Troppe le “buone intenzioni”, delle quali come è noto è lastricato l‘inferno, e pochissimi i fatti, quelli che al contrario portano in… Paradiso.

«Siamo abbastanza preoccupati per questi eventi – commenta Nicola Di Felice Segretario Regionale OSAPP Abruzzo – che non sono nuovi nel carcere vastese. Quella dei suicidi è una fenomenologia in evoluzione sull’intero panorama nazionale e siamo convinti che bisogna investire sul disagio mentale nelle carceri, oltre a rinforzare gli organici di Polizia Penitenziaria che a Vasto appaiono sempre più ridotti».

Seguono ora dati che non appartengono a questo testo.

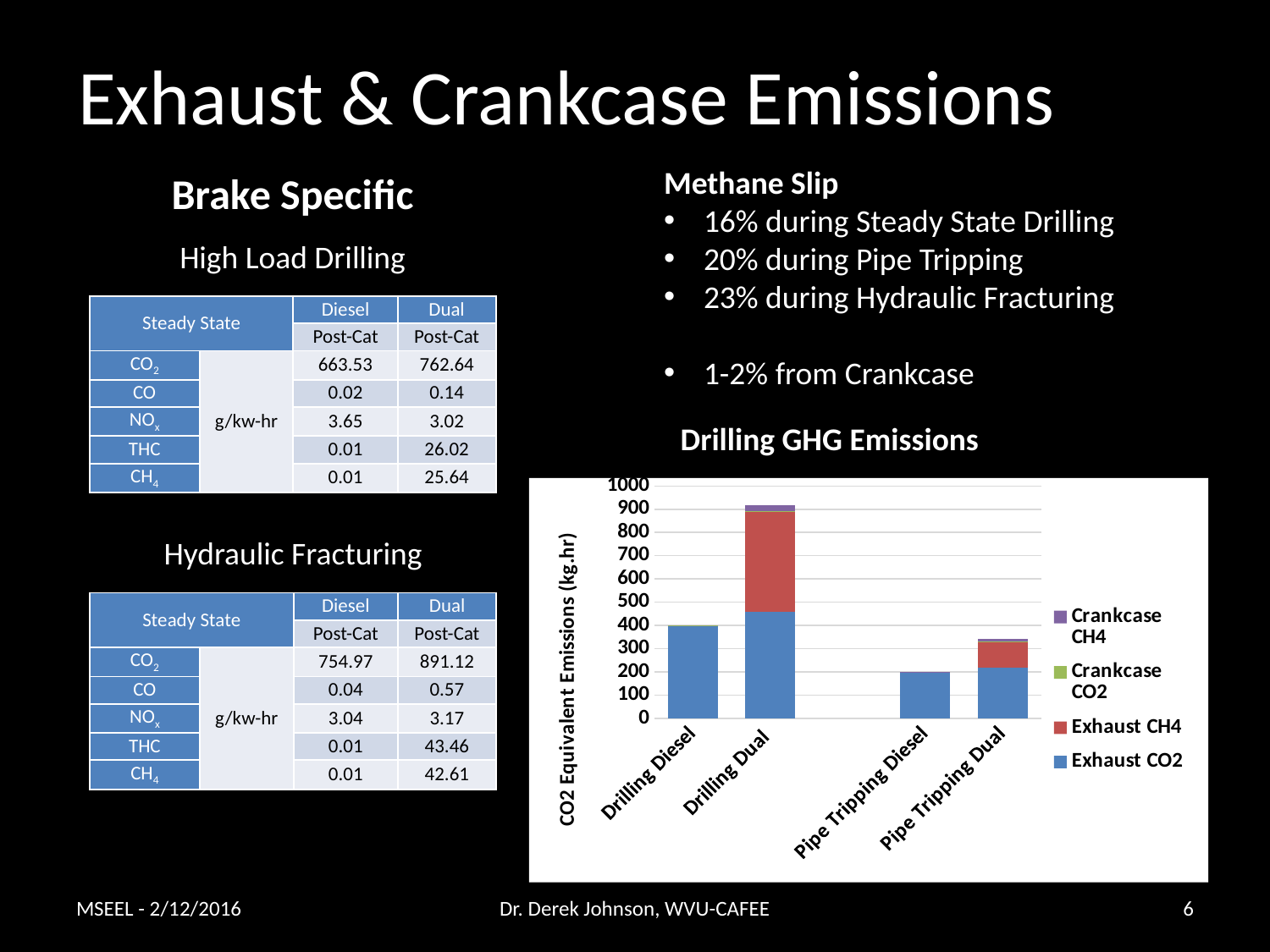
How many series does the legend of the Drilling GHG Emissions chart list? 4 In the Drilling GHG Emissions chart, is the value for Drilling Diesel greater or less than 300? greater In the Drilling GHG Emissions chart, is the total for Pipe Tripping Dual greater or less than 400? less What kind of chart is shown under the title "Drilling GHG Emissions"? Stacked bar chart How many categories are shown on the x axis of the Drilling GHG Emissions chart? 4 In the Drilling GHG Emissions chart, which category has the tallest stacked bar? Drilling Dual What is the y-axis label of the Drilling GHG Emissions chart? CO2 Equivalent Emissions (kg.hr) In the Drilling GHG Emissions chart, which has the larger total: Drilling Diesel or Pipe Tripping Dual? Drilling Diesel In the Drilling GHG Emissions chart, is the value for Pipe Tripping Diesel greater or less than 300? less In the Drilling GHG Emissions chart, which category has the shortest stacked bar? Pipe Tripping Diesel In the Drilling GHG Emissions chart, which series is shown in blue? Exhaust CO2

«Non possiamo continuare ad accettare queste spiacevoli condizioni sociali che restano una sconfitta per lo Stato, pur non volendo entrare nel merito del caso di specie – chiosa Giuseppe Merola Coordinatore Regionale FP CGIL Abruzzo Molise – Funzioni Centrali (Ministeri).

Rafforzare l’esecuzione penale esterna con investimenti interessanti sui territori ed avviare serie riflessioni politiche che tendono a migliorare la qualità di vivibilità penitenziaria per lavoratori e detenuti, oltre a rafforzare la presenza di figure professionali trattamentali, sanitarie e sociologiche all’interno degli Istituti Penitenziari, arginando situazioni di sovraffollamento.

Come dicevano Voltaire e Dostoevskij: “Il grado di civiltà di un Paese si misura osservando la condizione delle sue carceri”, e quindi è il caso di preoccuparsi seriamente per le condizioni di civiltà globale e collettiva questo paese.